As an example, Steve used the hotels table on Hipmunk, which had approximately 312,000 entries.

Running the SQL command:

select name from hotels where id = 51492;

returned one result.

Using the additional PostgreSQL command explain analyze with the above SQL command, we saw that the query ran a sequential scan on hotels which took 142ms.

Next, Steve created an index on the id field and ran the query again. This time the query only took 0.163ms. That is a substantial improvement!

Indexes For Sorting

One last thing to consider is the use of indices for sorting.

So far we have been talking about using hash tables to create an index. But one of the characteristics of a hash table is that they are not sorted. So we lose our sorting information when we use a hash table.

There is a different kind of mapping that we can use. This is called a tree. Trees are a basic data structure that accomplish something similar to a hash table, but have the additional nice property that they are sorted.

So why would you ever use a hash table when you could use a tree instead? Well, the downside to trees is that lookups are slower. In general, the time taken to look up a particular key in a hash table is not a function of the number of keys in the hash table. Hash tables have constant time lookups. In trees, lookup time is roughly a function of log(n), where n is the number of elements in the tree. Lookup speeds decrease as the size of the tree increases.

Another Real World Example

The Reddit Hotness Algorithm

If you've used Reddit, you'll know that it is just a big list of links, and that users can vote on those links, up or down. The front page is whatever is the most popular. Good links stay at the top of the page for a long time, while mediocre links may make an appearance but disappear after a short while. This is a really cool feature of Reddit and it's not that hard to compute. What they do is to use a special index. Let's look at how that works.

Reddit uses a link table similar to the one we have been using:


The score column is the total score for the link.

The way that the Reddit hot algorithm works is that there is an index on the score field, called hot_idx.

One approach to generating the front page might have been to take all of the links submitted in the last 24 hours, do some fancy maths, sort them by how many up votes and down votes each has, and then display the page. However, this wouldn't capture the 'hotness' of how things rise and fall, so what Reddit actually does is that every time someone adds one up vote, Reddit increments the score by some other amount. The amount, amt, is computed through the 'hot' function which looks something like this:

amt = hot(ups, downs, date)

(Dataset entries)
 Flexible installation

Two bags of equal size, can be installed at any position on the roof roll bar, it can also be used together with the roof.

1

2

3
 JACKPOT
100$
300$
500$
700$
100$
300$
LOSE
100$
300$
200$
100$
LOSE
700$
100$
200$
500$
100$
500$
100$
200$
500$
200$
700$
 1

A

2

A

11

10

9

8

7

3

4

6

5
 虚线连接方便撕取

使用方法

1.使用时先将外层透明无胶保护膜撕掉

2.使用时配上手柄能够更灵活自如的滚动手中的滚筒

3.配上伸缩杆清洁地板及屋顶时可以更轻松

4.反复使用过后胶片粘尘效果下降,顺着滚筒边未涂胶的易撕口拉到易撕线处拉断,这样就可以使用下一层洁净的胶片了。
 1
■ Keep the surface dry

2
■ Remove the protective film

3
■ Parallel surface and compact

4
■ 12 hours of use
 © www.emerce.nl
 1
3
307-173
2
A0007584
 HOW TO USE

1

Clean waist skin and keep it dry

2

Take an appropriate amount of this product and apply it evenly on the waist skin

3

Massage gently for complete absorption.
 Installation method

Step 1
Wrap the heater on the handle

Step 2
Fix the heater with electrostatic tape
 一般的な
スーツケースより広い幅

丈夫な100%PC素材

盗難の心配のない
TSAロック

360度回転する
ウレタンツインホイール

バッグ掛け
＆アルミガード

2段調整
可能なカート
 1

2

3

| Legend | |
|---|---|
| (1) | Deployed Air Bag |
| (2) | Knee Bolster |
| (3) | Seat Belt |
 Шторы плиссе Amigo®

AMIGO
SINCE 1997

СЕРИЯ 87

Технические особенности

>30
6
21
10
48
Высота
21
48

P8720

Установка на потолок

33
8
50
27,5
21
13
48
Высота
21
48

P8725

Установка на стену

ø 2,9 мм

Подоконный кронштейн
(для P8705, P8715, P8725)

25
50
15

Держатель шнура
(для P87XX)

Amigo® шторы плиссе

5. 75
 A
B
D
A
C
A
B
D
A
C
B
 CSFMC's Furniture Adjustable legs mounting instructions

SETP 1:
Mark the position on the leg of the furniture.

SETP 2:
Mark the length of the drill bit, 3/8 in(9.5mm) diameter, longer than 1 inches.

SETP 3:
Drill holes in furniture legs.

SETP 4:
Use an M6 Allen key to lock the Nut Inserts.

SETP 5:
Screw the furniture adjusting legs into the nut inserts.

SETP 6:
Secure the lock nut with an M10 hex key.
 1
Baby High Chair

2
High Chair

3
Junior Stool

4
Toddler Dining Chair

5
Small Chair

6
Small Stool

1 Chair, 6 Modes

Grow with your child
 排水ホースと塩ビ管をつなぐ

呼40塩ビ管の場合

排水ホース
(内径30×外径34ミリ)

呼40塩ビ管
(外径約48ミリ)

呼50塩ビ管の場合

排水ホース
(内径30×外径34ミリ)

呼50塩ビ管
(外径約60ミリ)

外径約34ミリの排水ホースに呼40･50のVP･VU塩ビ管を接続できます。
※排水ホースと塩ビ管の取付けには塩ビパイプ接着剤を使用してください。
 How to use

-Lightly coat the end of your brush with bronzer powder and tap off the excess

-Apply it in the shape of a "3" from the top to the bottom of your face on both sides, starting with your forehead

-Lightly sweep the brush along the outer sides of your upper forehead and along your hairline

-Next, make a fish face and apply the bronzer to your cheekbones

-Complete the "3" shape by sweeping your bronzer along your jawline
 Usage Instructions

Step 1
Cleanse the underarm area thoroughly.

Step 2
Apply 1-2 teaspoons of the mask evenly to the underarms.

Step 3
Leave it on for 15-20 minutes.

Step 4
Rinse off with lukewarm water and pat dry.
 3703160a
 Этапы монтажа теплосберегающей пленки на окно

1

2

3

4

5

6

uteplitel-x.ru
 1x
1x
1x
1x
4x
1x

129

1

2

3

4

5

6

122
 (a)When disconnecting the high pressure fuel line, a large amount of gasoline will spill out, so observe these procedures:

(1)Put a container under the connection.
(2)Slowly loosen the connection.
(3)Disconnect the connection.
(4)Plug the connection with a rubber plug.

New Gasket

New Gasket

> [WHAT TO DO]
1: Answer these from the indexing passage:
(a) About how many entries did the hotels table on Hipmunk have?
(b) How long did the query take after Steve created an index on the id field?
(c) What is the index on the score field called?
2: Reproduce the indexing passage word for word between "Using the additional" and "indices for sorting.", inclusive.
3: Extend the indexing passage onward from its final line.
You can leave the dataset entries aside; none of the work depends on them.

> [EXERCISE RESPONSES]
1:
(a) Approximately 312,000.
(b) 0.163ms.
(c) hot_idx.

2:
Using the additional PostgreSQL command explain analyze with the above SQL command, we saw that the query ran a sequential scan on hotels which took 142ms.

Next, Steve created an index on the id field and ran the query again. This time the query only took 0.163ms. That is a substantial improvement!

Indexes For Sorting

One last thing to consider is the use of indices for sorting.

3:
The function takes the number of up votes, the number of down votes and the submission date of the link. What happens is that, over time, the value of an up vote increases. This causes scores to constantly increase over time, so that newer links always have higher scores than older links. so that a link that is 1 day old with lots of votes may have the same score as a link that is 1 minute old with just a few votes, and this is what keeps the Reddit front page churning.

The page content can be generated from a simple and fast SQL statement like:


Scaling Databases

Let's talk for a moment about how to scale databases. Like databases themselves, this is a very broad topic, but there are a couple of concepts that we need to introduce.

There are two reasons why you may need to scale your database:

  • Too much load - the database is just doing too much work.
  • Too much data for one machine.

In the first case, what you might do is to replicate the data to other databases. All data writes go to the master database, and are then replicated to the subordinate slave databases. Database reads can then be serviced from the slave databases.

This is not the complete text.